DeCoutere speaks at rally

The three complainants included actress Lucy DeCoutere, who chose to be publicly identified.

She later spoke before a crowd of supporters outside Toronto's Old City Hall.

"It's been a rough year or so and for me it's been a very small conversation between me and a couple of people. However, seeing all of your here right now, understanding that, it's fair to say, some of you had direct experience with violence, is that fair to say? Or had friends who have disclosed stuff to you, I just want to thank you so much for coming," she said.

"When this story first broke ... there was a wave of correspondence that came from various folks who were saying they believed me, but it was believing in survivors. It was entirely heart cracking and overwhelming, and so intensely humbling and through this whole thing anything I've said to anyone, in any of this, I've really had all of you in mind."

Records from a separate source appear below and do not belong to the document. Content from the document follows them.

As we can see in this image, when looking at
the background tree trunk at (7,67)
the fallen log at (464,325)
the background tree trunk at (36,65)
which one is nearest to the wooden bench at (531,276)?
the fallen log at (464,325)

Legal experts and women’s organizations said the case highlights flaws in a court system that deals with such issues.

Lenore Lukasik-Foss, head of the Ontario Coalition of Rape Crisis Centres said on CTV News Channel that, while she is saddened by the judgment, she is also not surprised.

“We know that the system is deeply flawed for dealing with sexual violence, particularly in cases that are historical, and also when the … victims are known to the accused person,” Lukasik-Foss said. “We know that this was a really difficult process, and we expected that this would be the outcome.”

Online reaction

Reaction to the judgment was swift online, too, including from Canadian politicians on all sides of the political spectrum. They included Ontario Progressive Conservative MPP Lisa MacLeod and Toronto Councillor Kristyn Wong-Tam, both of whom tweeted the hashtag #IBelieveSurvivors.

Others expressed anger and sadness over the trial’s outcome, suggesting it could deter survivors of sexual abuse to come forward.

“Today I mourn for every single person who has been a victim of sexual abuse and been too afraid to come forward,” Canadian actress Tara Spencer-Nairn said in a tweet.

Ghomeshi’s charges and subsequent trial captured the attention of many outside Canada, too. Following the ruling, American comedian Margaret Cho tweeted: "Don't let the #Ghomeshi ruling keep you from naming your abuser. We need to keep fighting for all survivors. #IBelieveSurvivors"

Others thanked the three complainants in the Ghomeshi case for coming forward.

“So much gratitude to all the women who came forward to share their painful truths about Ghomeshi,” activist and author Naomi Klein wrote on Twitter. “To the court, to the press to each other.”

Chuck Thompson, the head of public affairs at CBC, Ghomeshi’s former employer, issued a statement, saying Ghomeshi’s charges and the subsequent ruling are “unrelated to our decision to end Jian Ghomeshi’s employment” at the CBC.

“Based on the evidence that came to our attention, Mr. Ghomeshi's actions were not in line with the values of the public broadcaster nor with our employee code of conduct,” Thompson said.

In an interview with CP24 on Thursday, Prime Minister Justin Trudeau said that he wouldn’t comment on the Ghomeshi ruling, but that the “question of violence against women is … very. very important to me.

“I certainly think that there will be a lot of discussions and a lot of thoughtful proposals as we move forward onto how we can continue to demonstrate that violence against women, in any type, is unacceptable,” Trudeau said.